▸ **Complete the following**:
A) In the passage on food freedom, what year did the writer eliminate gluten?
B) Carry on the passage about food freedom past its final sentence.

REALIZING WHAT WORKS FOR YOU & REINTRODUCTION:
- After you do an elimination diet and you’re back to baseline of feeling amazing, reintroduce certain foods you love, strategically. Whole30 has a reintroduction schedule here.
- Spend as much time as you can evaluating and reevaluating what works for you & what doesn’t.
- Quick ways to tell if foods work for you?
- Digestion – bloating, constipation, etc. or not bloated after meals and having normal bowel movements?
- Mood – are you sad, depressed, foggy or happy and clearheaded?
- Skin – breaking out or clear skin?
- Performance & feel during movement & exercise – are you lagging, fatigued, hurting all over, or are you like a warrior, ready to tackle what comes your way?
- Sleep – having trouble sleeping or sleeping soundly?
- Energy – are you tired all the time, with energy slumps throughout the day or even & full of vitality?
- Keep a journal & take notes. Journal as often as you can, both about your physical and mental reactions to food, but also about your emotional relationship with food.
- PAY ATTENTION. Up your level of awareness.
FOOD FREEDOM: LIVING IT, DAY IN AND DAY OUT:
- Once you’ve reached food freedom, you’ve taken the time to discover what works for you and what doesn’t with utmost honesty.
- Food has lost its luster. Since you’ve taken the time to legalize foods and now see that the world doesn’t end when you eat them, they don’t have power over you.
- Additionally, since you’ve eaten the foods you used to long for, you realize food isn’t as special as you once made it out to be in your head, i.e.: angels don’t have to sing hallelujah every time you put something in your mouth.
- Social situations that involve food are easy and fun. You’re comfortable speaking up to friends/family or at restaurants about your specific dietary needs. You realize that eating with loved ones isn’t really about the food at all.
- You eat foods that work for you, and avoid what doesn’t work most of the time. You stick to the template of nourishing foods that make you feel amazing, and make deliberate decisions about your non-negotiables. I wrote about non-negotiables here.
- For example, I never eat gluten. Ever. I haven’t eaten it deliberately in four years, because after I eliminated it in 2012, my lifetime digestive issues were solved. It took me another two years to feel comfortable not eating it. It’s never worth it for me. I don’t really eat dairy, but sometimes, it IS worth it to me to eat REALLY GOOD dairy like cheese, nitrogen ice cream, etc. Make your own choices about what’s worth it to YOU.

▸ **Records provided**:
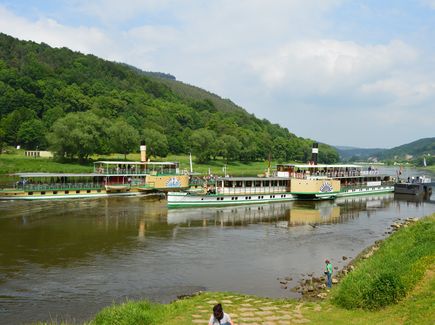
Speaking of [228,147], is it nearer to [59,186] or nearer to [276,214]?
[59,186]

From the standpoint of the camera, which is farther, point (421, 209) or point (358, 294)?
point (421, 209)

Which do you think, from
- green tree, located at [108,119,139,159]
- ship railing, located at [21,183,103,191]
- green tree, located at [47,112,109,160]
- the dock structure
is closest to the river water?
ship railing, located at [21,183,103,191]

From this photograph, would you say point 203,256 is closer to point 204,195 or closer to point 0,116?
point 204,195

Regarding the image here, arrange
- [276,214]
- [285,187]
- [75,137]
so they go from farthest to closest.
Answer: [75,137], [285,187], [276,214]

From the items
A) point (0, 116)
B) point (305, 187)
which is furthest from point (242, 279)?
point (0, 116)

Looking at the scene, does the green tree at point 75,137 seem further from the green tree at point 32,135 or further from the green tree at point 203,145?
the green tree at point 203,145

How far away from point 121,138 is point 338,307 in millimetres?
95724

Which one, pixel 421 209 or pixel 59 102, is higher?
pixel 59 102

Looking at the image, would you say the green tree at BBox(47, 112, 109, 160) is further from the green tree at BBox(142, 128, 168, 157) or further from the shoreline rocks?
the shoreline rocks

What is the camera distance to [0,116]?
419 feet

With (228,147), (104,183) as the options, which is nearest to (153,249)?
(104,183)

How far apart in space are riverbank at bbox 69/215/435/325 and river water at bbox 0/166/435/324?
423cm

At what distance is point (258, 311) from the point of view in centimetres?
1819

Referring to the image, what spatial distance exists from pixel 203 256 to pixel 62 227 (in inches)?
655
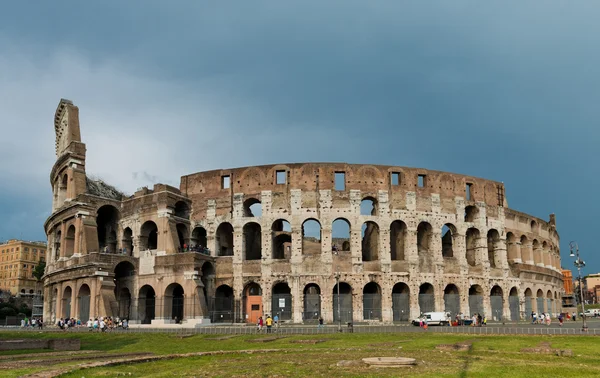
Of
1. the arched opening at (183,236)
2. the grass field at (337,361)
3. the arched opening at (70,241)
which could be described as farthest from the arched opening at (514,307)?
the arched opening at (70,241)

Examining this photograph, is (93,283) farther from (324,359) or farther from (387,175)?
(324,359)

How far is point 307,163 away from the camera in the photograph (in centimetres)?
4406

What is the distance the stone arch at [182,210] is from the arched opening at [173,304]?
587 cm

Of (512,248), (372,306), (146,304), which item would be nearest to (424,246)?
(372,306)

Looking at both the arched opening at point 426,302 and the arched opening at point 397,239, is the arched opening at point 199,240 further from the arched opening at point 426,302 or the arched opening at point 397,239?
the arched opening at point 426,302

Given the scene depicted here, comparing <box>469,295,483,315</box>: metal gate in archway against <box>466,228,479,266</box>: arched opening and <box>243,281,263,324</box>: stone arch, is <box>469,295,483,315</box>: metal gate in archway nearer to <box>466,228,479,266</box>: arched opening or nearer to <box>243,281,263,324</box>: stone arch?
<box>466,228,479,266</box>: arched opening

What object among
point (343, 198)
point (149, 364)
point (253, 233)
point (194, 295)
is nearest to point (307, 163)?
point (343, 198)

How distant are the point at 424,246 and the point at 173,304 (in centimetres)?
2067

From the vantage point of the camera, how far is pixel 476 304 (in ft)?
151

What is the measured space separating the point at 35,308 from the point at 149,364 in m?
72.4

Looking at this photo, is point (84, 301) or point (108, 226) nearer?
point (84, 301)

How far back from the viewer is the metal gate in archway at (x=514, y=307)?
48.3 meters

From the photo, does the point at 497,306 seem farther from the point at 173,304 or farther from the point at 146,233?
the point at 146,233

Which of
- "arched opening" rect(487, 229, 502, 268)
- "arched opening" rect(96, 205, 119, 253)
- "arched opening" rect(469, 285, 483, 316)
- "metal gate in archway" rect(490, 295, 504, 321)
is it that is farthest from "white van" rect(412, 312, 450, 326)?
"arched opening" rect(96, 205, 119, 253)
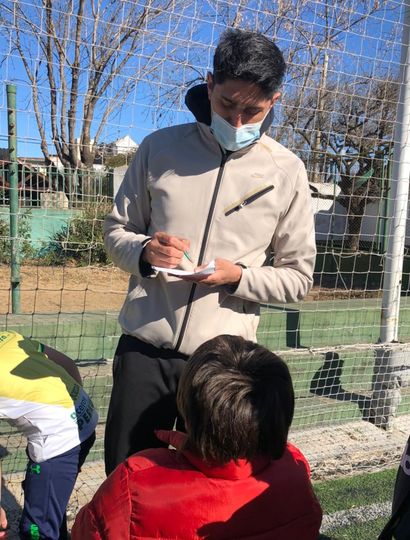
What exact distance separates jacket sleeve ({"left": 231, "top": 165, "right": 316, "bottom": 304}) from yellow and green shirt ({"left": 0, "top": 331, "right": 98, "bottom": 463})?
80cm

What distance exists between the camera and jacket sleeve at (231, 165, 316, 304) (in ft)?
6.06

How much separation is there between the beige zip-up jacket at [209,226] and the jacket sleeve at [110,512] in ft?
1.74

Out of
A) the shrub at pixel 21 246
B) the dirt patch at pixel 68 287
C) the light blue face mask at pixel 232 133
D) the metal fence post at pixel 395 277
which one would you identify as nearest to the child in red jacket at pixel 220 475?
the light blue face mask at pixel 232 133

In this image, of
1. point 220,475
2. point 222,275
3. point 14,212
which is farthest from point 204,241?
point 14,212

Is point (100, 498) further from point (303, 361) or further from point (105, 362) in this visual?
point (303, 361)

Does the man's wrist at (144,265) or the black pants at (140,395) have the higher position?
the man's wrist at (144,265)

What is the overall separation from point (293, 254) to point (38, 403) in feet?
3.44

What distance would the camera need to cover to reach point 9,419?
201cm

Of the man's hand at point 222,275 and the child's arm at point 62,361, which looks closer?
the man's hand at point 222,275

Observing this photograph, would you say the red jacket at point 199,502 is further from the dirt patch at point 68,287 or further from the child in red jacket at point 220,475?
the dirt patch at point 68,287

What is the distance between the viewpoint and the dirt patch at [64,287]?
7.50m

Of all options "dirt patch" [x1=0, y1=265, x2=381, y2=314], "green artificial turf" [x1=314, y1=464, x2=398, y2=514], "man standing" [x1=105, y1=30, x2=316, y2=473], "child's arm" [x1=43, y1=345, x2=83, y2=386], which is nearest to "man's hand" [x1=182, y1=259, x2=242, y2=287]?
"man standing" [x1=105, y1=30, x2=316, y2=473]

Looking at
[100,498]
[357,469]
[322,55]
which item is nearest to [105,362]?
[357,469]

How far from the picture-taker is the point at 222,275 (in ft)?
5.64
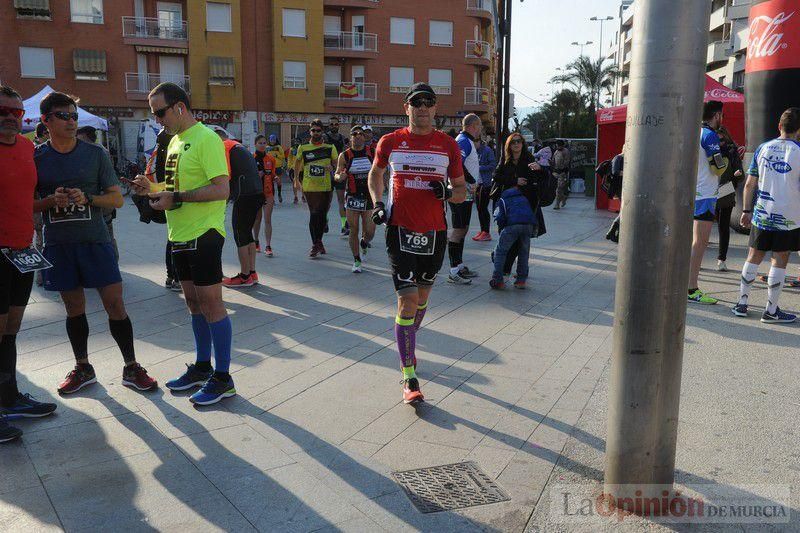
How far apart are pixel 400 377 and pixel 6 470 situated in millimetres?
2418

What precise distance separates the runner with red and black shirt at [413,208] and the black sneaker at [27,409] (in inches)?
85.3

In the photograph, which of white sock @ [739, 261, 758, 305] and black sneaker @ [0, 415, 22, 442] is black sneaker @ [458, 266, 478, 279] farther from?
black sneaker @ [0, 415, 22, 442]

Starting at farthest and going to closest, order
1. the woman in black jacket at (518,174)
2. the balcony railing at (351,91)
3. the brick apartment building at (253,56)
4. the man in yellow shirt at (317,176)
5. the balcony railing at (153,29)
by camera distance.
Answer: the balcony railing at (351,91) < the balcony railing at (153,29) < the brick apartment building at (253,56) < the man in yellow shirt at (317,176) < the woman in black jacket at (518,174)

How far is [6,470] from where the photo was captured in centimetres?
339

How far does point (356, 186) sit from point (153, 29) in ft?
114

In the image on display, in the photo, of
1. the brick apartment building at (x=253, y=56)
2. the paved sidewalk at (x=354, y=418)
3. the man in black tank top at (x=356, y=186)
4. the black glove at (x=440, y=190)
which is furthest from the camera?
the brick apartment building at (x=253, y=56)

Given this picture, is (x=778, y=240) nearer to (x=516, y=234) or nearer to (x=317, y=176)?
(x=516, y=234)

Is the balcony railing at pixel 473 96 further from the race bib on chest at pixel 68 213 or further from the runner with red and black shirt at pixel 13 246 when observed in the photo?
the runner with red and black shirt at pixel 13 246

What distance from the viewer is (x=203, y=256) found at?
13.7ft

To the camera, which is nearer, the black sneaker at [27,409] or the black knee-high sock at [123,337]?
the black sneaker at [27,409]

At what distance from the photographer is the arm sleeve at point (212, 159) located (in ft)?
13.4

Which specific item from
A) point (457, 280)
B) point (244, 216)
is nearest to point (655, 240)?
point (457, 280)

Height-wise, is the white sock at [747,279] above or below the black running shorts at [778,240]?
below

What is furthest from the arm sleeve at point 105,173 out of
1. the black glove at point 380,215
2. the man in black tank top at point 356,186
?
the man in black tank top at point 356,186
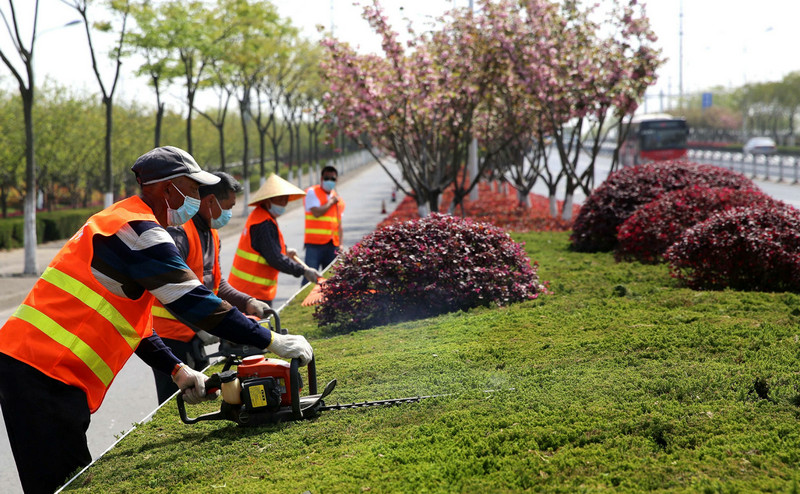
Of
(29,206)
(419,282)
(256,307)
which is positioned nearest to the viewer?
(256,307)

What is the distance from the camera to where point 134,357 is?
8539 mm

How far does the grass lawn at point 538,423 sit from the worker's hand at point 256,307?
1.98 feet

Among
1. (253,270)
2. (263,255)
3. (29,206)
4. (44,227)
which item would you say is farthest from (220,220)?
(44,227)

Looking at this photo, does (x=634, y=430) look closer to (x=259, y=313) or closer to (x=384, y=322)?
(x=259, y=313)

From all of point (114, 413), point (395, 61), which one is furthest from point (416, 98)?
point (114, 413)

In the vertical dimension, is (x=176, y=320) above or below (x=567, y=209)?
below

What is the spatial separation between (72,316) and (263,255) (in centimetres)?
305

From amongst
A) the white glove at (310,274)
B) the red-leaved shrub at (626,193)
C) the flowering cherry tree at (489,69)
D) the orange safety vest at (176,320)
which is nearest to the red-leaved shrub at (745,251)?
the white glove at (310,274)

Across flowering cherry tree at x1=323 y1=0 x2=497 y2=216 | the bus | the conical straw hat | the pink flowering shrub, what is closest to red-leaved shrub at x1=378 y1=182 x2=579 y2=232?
flowering cherry tree at x1=323 y1=0 x2=497 y2=216

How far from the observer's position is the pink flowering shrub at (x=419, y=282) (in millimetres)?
7105

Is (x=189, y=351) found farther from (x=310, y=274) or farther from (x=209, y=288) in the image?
(x=310, y=274)

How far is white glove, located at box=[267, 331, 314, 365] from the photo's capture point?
337 cm

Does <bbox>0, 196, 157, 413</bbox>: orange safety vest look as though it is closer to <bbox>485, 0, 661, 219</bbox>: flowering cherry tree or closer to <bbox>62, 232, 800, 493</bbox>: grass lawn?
<bbox>62, 232, 800, 493</bbox>: grass lawn

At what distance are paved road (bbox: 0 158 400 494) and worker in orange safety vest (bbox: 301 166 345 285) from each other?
7.05ft
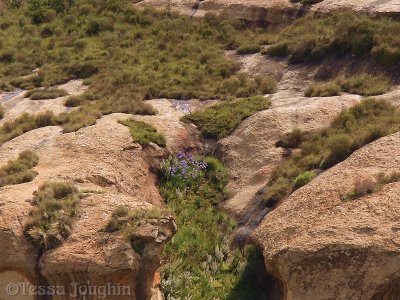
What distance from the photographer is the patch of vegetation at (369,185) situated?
18922 millimetres

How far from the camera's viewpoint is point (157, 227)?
1962 centimetres

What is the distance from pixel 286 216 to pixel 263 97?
10.8 metres

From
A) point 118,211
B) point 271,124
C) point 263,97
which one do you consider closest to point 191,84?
point 263,97

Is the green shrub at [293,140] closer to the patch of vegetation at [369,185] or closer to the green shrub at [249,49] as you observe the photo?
the patch of vegetation at [369,185]

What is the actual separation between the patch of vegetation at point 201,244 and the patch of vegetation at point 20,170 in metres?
4.35

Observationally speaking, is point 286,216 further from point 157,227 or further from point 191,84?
point 191,84

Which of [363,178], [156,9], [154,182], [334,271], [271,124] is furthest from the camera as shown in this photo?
[156,9]

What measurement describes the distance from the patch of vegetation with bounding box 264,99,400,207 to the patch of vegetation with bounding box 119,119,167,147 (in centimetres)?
433

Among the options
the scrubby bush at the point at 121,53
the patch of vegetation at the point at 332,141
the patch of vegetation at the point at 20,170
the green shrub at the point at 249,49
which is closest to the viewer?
the patch of vegetation at the point at 332,141

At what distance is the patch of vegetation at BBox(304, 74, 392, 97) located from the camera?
2822 centimetres

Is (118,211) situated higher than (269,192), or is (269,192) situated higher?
(118,211)

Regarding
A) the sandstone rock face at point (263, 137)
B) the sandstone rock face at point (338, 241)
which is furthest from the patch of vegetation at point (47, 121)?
the sandstone rock face at point (338, 241)

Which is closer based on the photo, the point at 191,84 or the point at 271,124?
the point at 271,124

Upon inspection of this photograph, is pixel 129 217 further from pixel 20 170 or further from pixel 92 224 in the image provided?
pixel 20 170
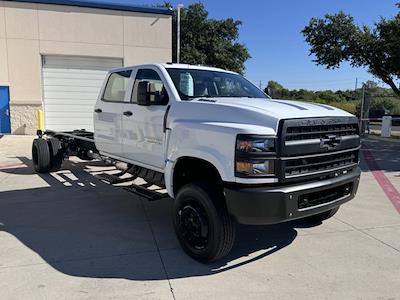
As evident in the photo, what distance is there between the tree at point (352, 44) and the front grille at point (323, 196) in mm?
15184

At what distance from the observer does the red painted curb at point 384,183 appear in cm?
742

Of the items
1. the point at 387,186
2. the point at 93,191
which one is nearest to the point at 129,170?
the point at 93,191

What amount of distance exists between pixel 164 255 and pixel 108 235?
101 centimetres

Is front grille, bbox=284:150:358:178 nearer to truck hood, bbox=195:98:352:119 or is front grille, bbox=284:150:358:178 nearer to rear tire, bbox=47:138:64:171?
truck hood, bbox=195:98:352:119

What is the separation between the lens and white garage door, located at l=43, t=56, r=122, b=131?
18.2 m

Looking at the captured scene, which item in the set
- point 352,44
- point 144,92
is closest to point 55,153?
point 144,92

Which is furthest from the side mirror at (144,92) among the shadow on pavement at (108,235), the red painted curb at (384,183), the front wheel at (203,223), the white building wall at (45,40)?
the white building wall at (45,40)

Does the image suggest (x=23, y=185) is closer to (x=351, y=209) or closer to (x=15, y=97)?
(x=351, y=209)

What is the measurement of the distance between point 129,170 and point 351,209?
3532 millimetres

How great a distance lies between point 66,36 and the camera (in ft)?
59.1

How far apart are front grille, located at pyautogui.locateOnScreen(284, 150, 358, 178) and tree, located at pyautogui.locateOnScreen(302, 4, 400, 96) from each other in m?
15.1

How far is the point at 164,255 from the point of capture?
15.3 feet

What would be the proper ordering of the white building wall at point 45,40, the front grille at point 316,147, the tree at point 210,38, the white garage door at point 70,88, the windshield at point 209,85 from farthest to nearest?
the tree at point 210,38, the white garage door at point 70,88, the white building wall at point 45,40, the windshield at point 209,85, the front grille at point 316,147

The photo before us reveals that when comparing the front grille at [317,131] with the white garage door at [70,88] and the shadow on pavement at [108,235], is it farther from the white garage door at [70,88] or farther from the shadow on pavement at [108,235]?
the white garage door at [70,88]
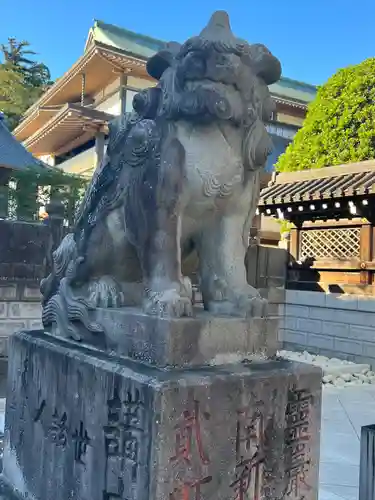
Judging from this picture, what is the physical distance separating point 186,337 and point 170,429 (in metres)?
0.35

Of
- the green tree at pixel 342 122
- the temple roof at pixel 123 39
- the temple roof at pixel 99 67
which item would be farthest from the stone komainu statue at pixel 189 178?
the temple roof at pixel 123 39

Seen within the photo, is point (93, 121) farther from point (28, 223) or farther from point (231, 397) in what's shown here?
point (231, 397)

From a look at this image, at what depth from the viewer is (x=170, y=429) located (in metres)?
1.68

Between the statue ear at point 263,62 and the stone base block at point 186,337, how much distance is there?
1.07 meters

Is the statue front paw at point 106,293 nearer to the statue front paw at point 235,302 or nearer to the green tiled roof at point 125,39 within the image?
the statue front paw at point 235,302

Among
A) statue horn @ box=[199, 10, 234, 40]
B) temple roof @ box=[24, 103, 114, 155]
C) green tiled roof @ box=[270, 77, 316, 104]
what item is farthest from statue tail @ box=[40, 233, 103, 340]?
green tiled roof @ box=[270, 77, 316, 104]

▸ **Your responses**:
A) 2012

B)
- You’re constantly evaluating when it’s worth it to eat something that doesn’t work and if you actually want it. For example, eating triple creme cheese on vacation with your boyfriend is different than eating kraft singles by yourself the day before you have to give an important presentation the next morning. Both are fine, but one might be more worth it than the other. Note the difference.
- If you eat too much of something that doesn’t work for you and you feel like crap, you don’t continue to binge or want to diet, you simply move onto the foods that work for you, again and again.
- You know food doesn’t fix problems or quell negative emotions, and you’re able to pause and shift your energy towards other things besides food when you feel like numbing yourself.
- Exercise is fun & enjoyable.
- Foods are no longer good or bad.
- You realize there is no end-point. The journey is the point.
- YOU are able to guide yourself, take care of yourself, and love yourself through your food and exercise choices.
I must note that once you get to food freedom, it doesn’t stay there forever if you don’t continue to stay curious, keep a high level of awareness, and pay attention to your body. It’s also not about perfection, either. That’s never the point. It’s not black or white: it’s about living in the grey area. The area that YOU have created for yourself.
If you have any other questions about this process, feel free to ask me in the comments.
I wish you the best and that you honor yourself in every step of your journey.